Du côté des RH des DSI, la dimension « autonome » de la base d’Oracle change sensiblement le rôle et les compétences du DBA. Une des craintes de cette profession est d’ailleurs que l’automatisation diminue le nombre de DBA nécessaires.
Le DSI de BNP Paribas se montre rassurant sur ces deux points.
« Il n’y aura pas de destruction de postes », assure-t-il publiquement. En revanche, il y aura des formations pour suivre l’évolution technologique. « Le DBA d’aujourd’hui n’est pas le DBA de demain », insiste-t-il.
Ce DBA de demain devra être un « Smart DBA », résume-t-il en une formule et dans un sourire.
Souverain or not souverain ? Telle est la question
Reste la question épineuse de savoir si ce cloud sur site est bien protégé du droit extraterritorial américain.

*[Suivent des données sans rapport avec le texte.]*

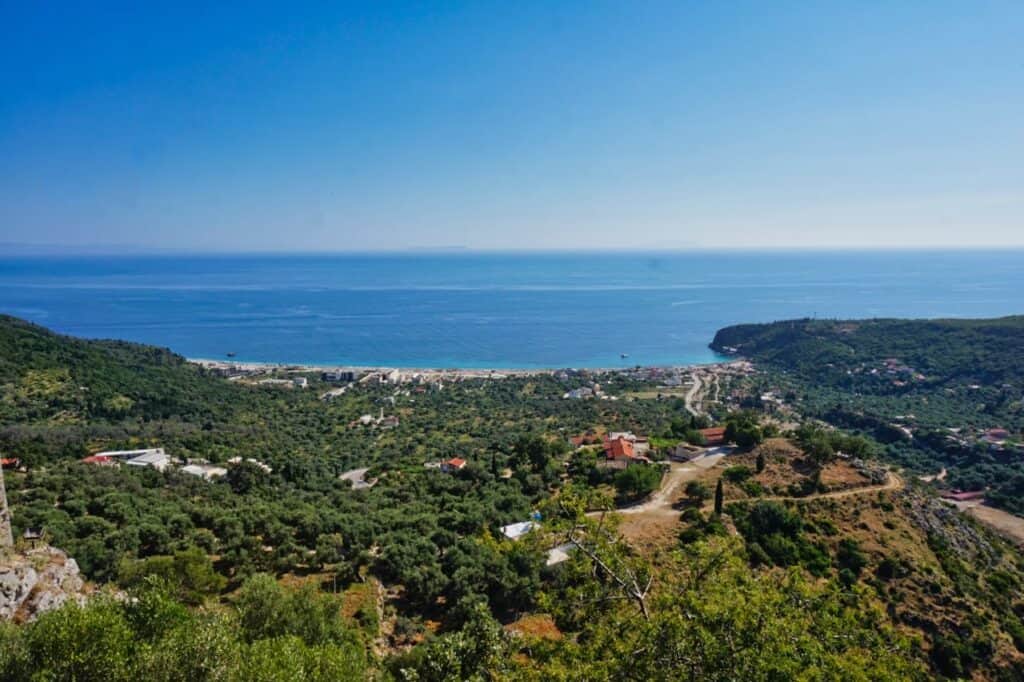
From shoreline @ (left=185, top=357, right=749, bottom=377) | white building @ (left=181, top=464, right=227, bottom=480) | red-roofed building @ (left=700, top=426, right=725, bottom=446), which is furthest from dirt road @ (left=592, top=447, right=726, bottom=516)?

Quand on lui pose la question, la réponse de Bernard Gavgani est immédiate. Et catégorique. Oui, la solution est immune. Christophe Negrier, DG d’Oracle France, l’assure également.
Mais depuis le lancement des offres « @Customer », la corp d’Oracle peut se montrer un peu moins catégorique, en particulier dans le contexte français qui a une définition très stricte de la souveraineté clairement précisée dans la version 3.2 du référentiel SecNumCloud.
Les appliances sont en effet managées par ses équipes. Et même si les données sont localisées chez le client (ici BNP Paribas), et que la gestion technique est réalisée par une filiale de droit européen, il reste un flou sur ce que l’arsenal législatif américain peut quand même imposer à des prestataires étatsuniens qui gèrent du sur site à l’étranger, y compris au travers de sociétés intermédiaires. D’où, d’ailleurs, la création de Bleu et de S3NS.
L’ancien ministre de l’Économie Bruno Le Maire et l’ex-commissaire européen Thierry Breton l’ont souligné à plusieurs reprises. L’Europe et la France se montreraient un peu trop « naïves » face à un « droit inamical » (sic).
Données chiffrées, clefs gérées par BNP Paribas
Naïfs, BNP Paribas et son DSI ne le sont pas. L’historique de la banque (9 milliards de dollars d’amende imposée par les États-Unis dans un des plus grands exemples d’instrumentalisation du droit à des fins économiques) prêche pour la prudence. Et deux précautions valent mieux qu’une.
Bernard GavganiDSI de BNP Paribas
« Dans tous les cas, nous pouvons couper les accès à tout moment, et les données sont entièrement chiffrées », ajoute Bernard Gavgani. Quid des clefs ? « Nous les gérons nous-mêmes, dans un KMS hors d’Oracle ».
Une double précaution qui semble particulièrement pertinente à un moment où Donald Trump, à qui les guerres commerciales ne font pas peur et qui ne rechigne pas à tordre le bras des concurrents des entreprises américaines, revient à la Maison-Blanche.
Et ce, même si Bernard Gavgani n’anticipe pas ce genre de pressions sur les prestataires IT de la part du futur Président et de son administration. « Je ne le vois pas… mais j’espère que j’ai raison », confie-t-il, avec humilité.
« La confiance n’exclut pas le contrôle », disait Lénine. Un dogme qui, paradoxalement, s’adapte particulièrement bien à l’informatique quand celle-ci devient l’épine dorsale d’un groupe bancaire – dont on peut supposer qu’il est un OIV – comme BNP Paribas.
Propos recueillis le 8 janvier 2025 au siège de BNP Paribas.